* **VOS CONSIGNES**: Recopiez mot pour mot toutes les lignes ci-dessous, en laissant les images de côté.

* **LIGNES AFFICHÉES**:

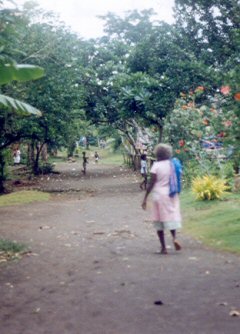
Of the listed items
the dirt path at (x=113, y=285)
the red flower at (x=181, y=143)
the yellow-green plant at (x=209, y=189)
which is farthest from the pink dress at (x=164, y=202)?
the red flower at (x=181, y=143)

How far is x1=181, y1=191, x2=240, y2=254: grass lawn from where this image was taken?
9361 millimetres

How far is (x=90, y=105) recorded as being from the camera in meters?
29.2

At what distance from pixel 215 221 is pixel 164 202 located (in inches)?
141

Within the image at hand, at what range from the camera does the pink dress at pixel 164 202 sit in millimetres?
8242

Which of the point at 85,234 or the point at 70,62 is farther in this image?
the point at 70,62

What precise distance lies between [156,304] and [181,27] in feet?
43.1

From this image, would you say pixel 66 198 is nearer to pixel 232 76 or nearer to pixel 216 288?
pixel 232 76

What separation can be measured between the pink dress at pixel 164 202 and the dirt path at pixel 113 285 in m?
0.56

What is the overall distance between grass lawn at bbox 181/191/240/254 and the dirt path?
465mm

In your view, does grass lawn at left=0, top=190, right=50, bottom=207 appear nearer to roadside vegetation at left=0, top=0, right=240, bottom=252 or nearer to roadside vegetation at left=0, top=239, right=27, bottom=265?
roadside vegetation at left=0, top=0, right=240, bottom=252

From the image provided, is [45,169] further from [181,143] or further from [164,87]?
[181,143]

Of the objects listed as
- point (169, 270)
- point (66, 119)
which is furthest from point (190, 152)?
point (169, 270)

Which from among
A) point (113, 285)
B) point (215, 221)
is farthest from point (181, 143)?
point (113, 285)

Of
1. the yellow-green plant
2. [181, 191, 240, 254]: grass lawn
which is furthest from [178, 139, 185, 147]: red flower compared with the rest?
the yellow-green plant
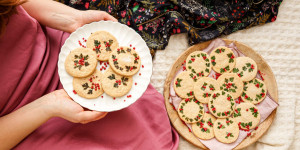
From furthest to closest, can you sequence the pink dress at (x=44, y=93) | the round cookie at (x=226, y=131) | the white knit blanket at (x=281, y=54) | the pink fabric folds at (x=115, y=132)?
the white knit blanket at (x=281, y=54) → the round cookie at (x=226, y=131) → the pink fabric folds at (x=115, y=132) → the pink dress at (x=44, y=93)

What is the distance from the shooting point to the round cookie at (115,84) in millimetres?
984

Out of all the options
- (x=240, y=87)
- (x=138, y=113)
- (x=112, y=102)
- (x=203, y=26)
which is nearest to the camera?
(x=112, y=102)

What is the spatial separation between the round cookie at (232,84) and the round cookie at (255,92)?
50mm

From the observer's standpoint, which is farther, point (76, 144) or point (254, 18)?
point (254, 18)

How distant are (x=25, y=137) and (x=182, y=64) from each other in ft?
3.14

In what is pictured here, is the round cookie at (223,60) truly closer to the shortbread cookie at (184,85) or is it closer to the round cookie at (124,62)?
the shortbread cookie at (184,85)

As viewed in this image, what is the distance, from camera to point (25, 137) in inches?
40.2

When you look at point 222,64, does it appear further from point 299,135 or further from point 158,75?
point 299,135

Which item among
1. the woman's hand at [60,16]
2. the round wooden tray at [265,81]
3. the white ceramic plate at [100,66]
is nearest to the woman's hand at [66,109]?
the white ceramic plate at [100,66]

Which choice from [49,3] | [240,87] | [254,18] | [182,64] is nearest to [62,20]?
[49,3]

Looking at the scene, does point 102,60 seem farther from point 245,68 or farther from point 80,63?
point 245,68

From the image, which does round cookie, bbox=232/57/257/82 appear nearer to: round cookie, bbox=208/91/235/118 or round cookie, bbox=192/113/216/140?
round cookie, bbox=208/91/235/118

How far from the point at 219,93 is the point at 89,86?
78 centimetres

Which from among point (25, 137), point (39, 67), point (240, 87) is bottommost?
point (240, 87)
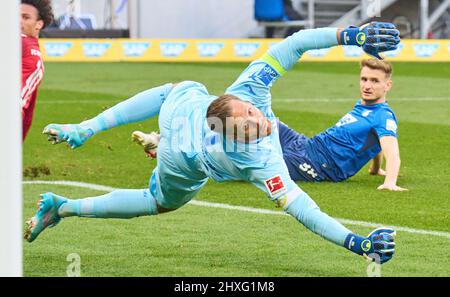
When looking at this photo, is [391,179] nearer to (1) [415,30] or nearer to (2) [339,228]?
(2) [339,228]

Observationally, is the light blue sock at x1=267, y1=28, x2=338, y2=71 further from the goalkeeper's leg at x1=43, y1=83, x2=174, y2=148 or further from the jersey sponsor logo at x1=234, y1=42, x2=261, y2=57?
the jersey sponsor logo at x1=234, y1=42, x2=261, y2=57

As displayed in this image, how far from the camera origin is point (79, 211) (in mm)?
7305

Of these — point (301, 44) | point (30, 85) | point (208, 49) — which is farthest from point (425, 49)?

* **RÉPONSE DE L'EXERCICE**:
Of the listed items
the dirt path at (x=113, y=285)
the red flower at (x=181, y=143)
the yellow-green plant at (x=209, y=189)
which is farthest from the pink dress at (x=164, y=202)?
the red flower at (x=181, y=143)

How far is x1=181, y1=191, x2=240, y2=254: grass lawn from where this image was taken?
9361 millimetres

How far is (x=90, y=105) recorded as being from the camera in meters?
29.2

At what distance from pixel 215 221 is pixel 164 202 located (in inches)?
141

Within the image at hand, at what range from the camera does the pink dress at pixel 164 202 sit in millimetres?
8242

Which of the point at 85,234 or the point at 70,62 is farther in this image?
the point at 70,62

What precise distance lies between [156,304] and [181,27] in feet?
43.1

From this image, would you say pixel 66 198 is nearer to pixel 232 76 or nearer to pixel 216 288?
pixel 232 76

What separation can be measured between the pink dress at pixel 164 202 and the dirt path at pixel 113 285 in m?
0.56

What is the overall distance between grass lawn at bbox 181/191/240/254 and the dirt path?
465mm

In your view, does grass lawn at left=0, top=190, right=50, bottom=207 appear nearer to roadside vegetation at left=0, top=0, right=240, bottom=252 or nearer to roadside vegetation at left=0, top=239, right=27, bottom=265?
roadside vegetation at left=0, top=0, right=240, bottom=252

From the image provided, is [45,169] further from [181,143] or further from [164,87]?
[181,143]

Of the objects listed as
- point (169, 270)
- point (66, 119)
which is furthest from point (190, 152)?
point (169, 270)

Which from among
A) point (113, 285)
B) point (215, 221)
is farthest from point (181, 143)?
point (113, 285)

Of
1. the yellow-green plant
2. [181, 191, 240, 254]: grass lawn
which is furthest from [178, 139, 185, 147]: red flower compared with the rest?
the yellow-green plant
From furthest to closest, can you sequence the pink dress at (x=44, y=93) | the round cookie at (x=226, y=131) | the white knit blanket at (x=281, y=54) | the pink fabric folds at (x=115, y=132)?
the white knit blanket at (x=281, y=54) → the round cookie at (x=226, y=131) → the pink fabric folds at (x=115, y=132) → the pink dress at (x=44, y=93)

What is the distance from the shooting point to the round cookie at (115,84) in millimetres?
984

Out of all the options
- (x=240, y=87)
- (x=138, y=113)
- (x=112, y=102)
- (x=203, y=26)
which is nearest to the camera?
(x=112, y=102)

What is the spatial separation between the round cookie at (232,84) and the round cookie at (255,92)?
50mm

From the observer's standpoint, which is farther, point (76, 144) or point (254, 18)?
point (254, 18)

How distant are (x=25, y=137) and (x=182, y=64) from each other in ft?
3.14

In what is pictured here, is the round cookie at (223,60) truly closer to the shortbread cookie at (184,85) or is it closer to the round cookie at (124,62)?
the shortbread cookie at (184,85)

As viewed in this image, what is the distance, from camera to point (25, 137) in inches?
40.2

When you look at point 222,64, does it appear further from point 299,135 or further from point 158,75?
point 299,135

Which item among
1. the woman's hand at [60,16]
2. the round wooden tray at [265,81]
3. the white ceramic plate at [100,66]
is nearest to the woman's hand at [66,109]?
the white ceramic plate at [100,66]

Which choice from [49,3] | [240,87] | [254,18] | [182,64] is nearest to [62,20]?
[49,3]

Looking at the scene, does point 102,60 seem farther from point 245,68 or farther from point 80,63?
point 245,68

From the image, which does round cookie, bbox=232/57/257/82 appear nearer to: round cookie, bbox=208/91/235/118 or round cookie, bbox=192/113/216/140?
round cookie, bbox=208/91/235/118

How far from the point at 219,93 is the point at 89,86?
78 centimetres

Which from among point (25, 137), point (39, 67), point (240, 87) is bottommost?
point (240, 87)
When looking at this photo, is [391,179] nearer to (1) [415,30] or nearer to (2) [339,228]?
(2) [339,228]

Observationally, is the light blue sock at x1=267, y1=28, x2=338, y2=71 further from the goalkeeper's leg at x1=43, y1=83, x2=174, y2=148 or further from the jersey sponsor logo at x1=234, y1=42, x2=261, y2=57?
the jersey sponsor logo at x1=234, y1=42, x2=261, y2=57

As displayed in this image, how far from the camera origin is point (79, 211) (in mm)?
7305

Of these — point (301, 44) | point (30, 85) | point (208, 49) — which is farthest from point (425, 49)?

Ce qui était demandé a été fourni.